As normas gerais que impedem a arrematação de um bem por preço vil em um processo judicial são plenamente aplicáveis ao caso de execução extrajudicial de um imóvel alvo de alienação fiduciária, mesmo para casos anteriores à Lei 14.711/23.
A conclusão é da 3ª Turma do Superior Tribunal de Justiça, que declarou a nulidade da arrematação do imóvel de uma empresa devedora, determinando a realização de novo leilão.
O caso trata de uma empresa que fez um empréstimo de R$ 28,6 milhões por meio de escritura pública de cessão de crédito com pacto adjeto de alienação fiduciária de imóvel.
Isso significa que, para obter os R$ 28,6 milhões, a empresa passou ao credor a propriedade de um imóvel como garantia pela alienação fiduciária e, em caso de não pagamento da dívida, o credor poderia leiloar o bem para reaver os valores. Foi o que aconteceu.
A empresa devedora deixou de cumprir com as obrigações a partir da quarta parcela, o que levou à execução extrajudicial do imóvel, avaliado em R$ 84,4 milhões.
No primeiro leilão, nenhum lance chegou a esse valor, porém no segundo leilão, venceu o lance de R$ 33 milhões, suficiente para quitar o saldo devedor e os demais encargos — o custo do próprio leilão, os juros da dívida e outras obrigações tributárias, incluindo o pagamento do Imposto sobre Transmissão de Bens Imóveis (ITBI).

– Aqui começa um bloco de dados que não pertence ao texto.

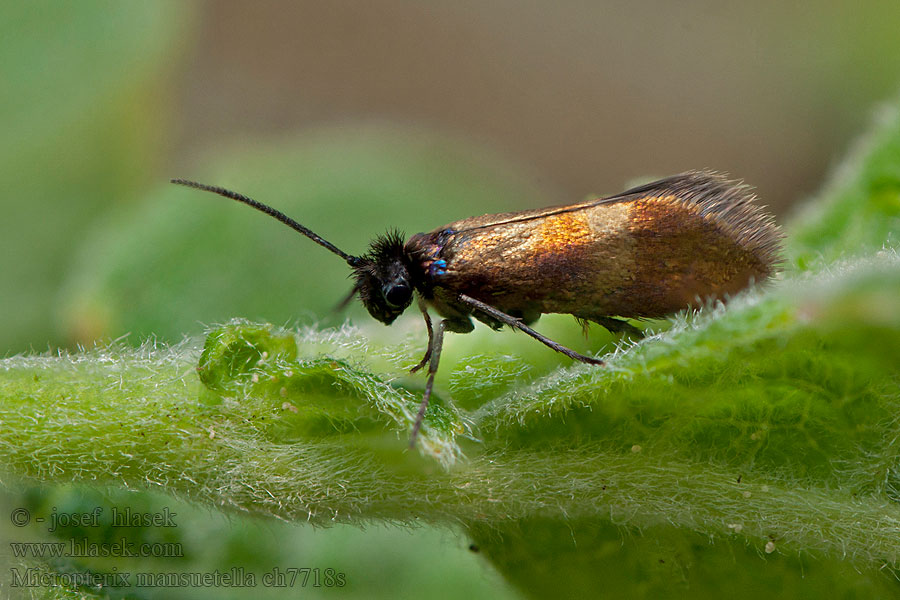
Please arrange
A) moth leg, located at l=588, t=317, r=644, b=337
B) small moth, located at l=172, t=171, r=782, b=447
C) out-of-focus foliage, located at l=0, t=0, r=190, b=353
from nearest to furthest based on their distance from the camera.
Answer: moth leg, located at l=588, t=317, r=644, b=337, small moth, located at l=172, t=171, r=782, b=447, out-of-focus foliage, located at l=0, t=0, r=190, b=353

Para a empresa devedora, a arrematação é ilegal porque foi feita por preço vil, com fundamento no art. 884 do Código Civil e no art. 891, caput e parágrafo único do Código de Processo Civil, regras que proíbem o enriquecimento sem causa e, no caso de alienação, o lance que ofereça preço vil, considerado aquele inferior a 50% do valor da avaliação, o que foi afastado pelo TJ/SP sob a alegação de esse critério não estava descrito na Lei 9.514/97 (alienação fiduciária).
Interessante registrar que o art. 27 da lei da alienação fiduciária, que estava vigente à época dos fatos e do julgamento, se resumia a indicar que no segundo leilão “será aceito o maior lance oferecido, desde que igual ou superior ao valor da dívida, das despesas, dos prêmios de seguro, dos encargos legais, inclusive tributos”, porém tal norma foi alterada pela Lei 14.711/2023, onde o parágrafo 2º do artigo 27 indica que, em segundo leilão, não pode ser aceito lance inferior à metade do valor de avaliação do bem, ainda que superior ao valor da dívida, o que já era o posicionamento do STJ[1].
Haroldo Lourenço
Sócio Fundador BLP Advogados
Doutor em Direito
Professor Adjunto na UFRJ
[1] STJ, 3ª Turma, REsp 2.039.253/SP, rel. Min. Nancy Andrigui.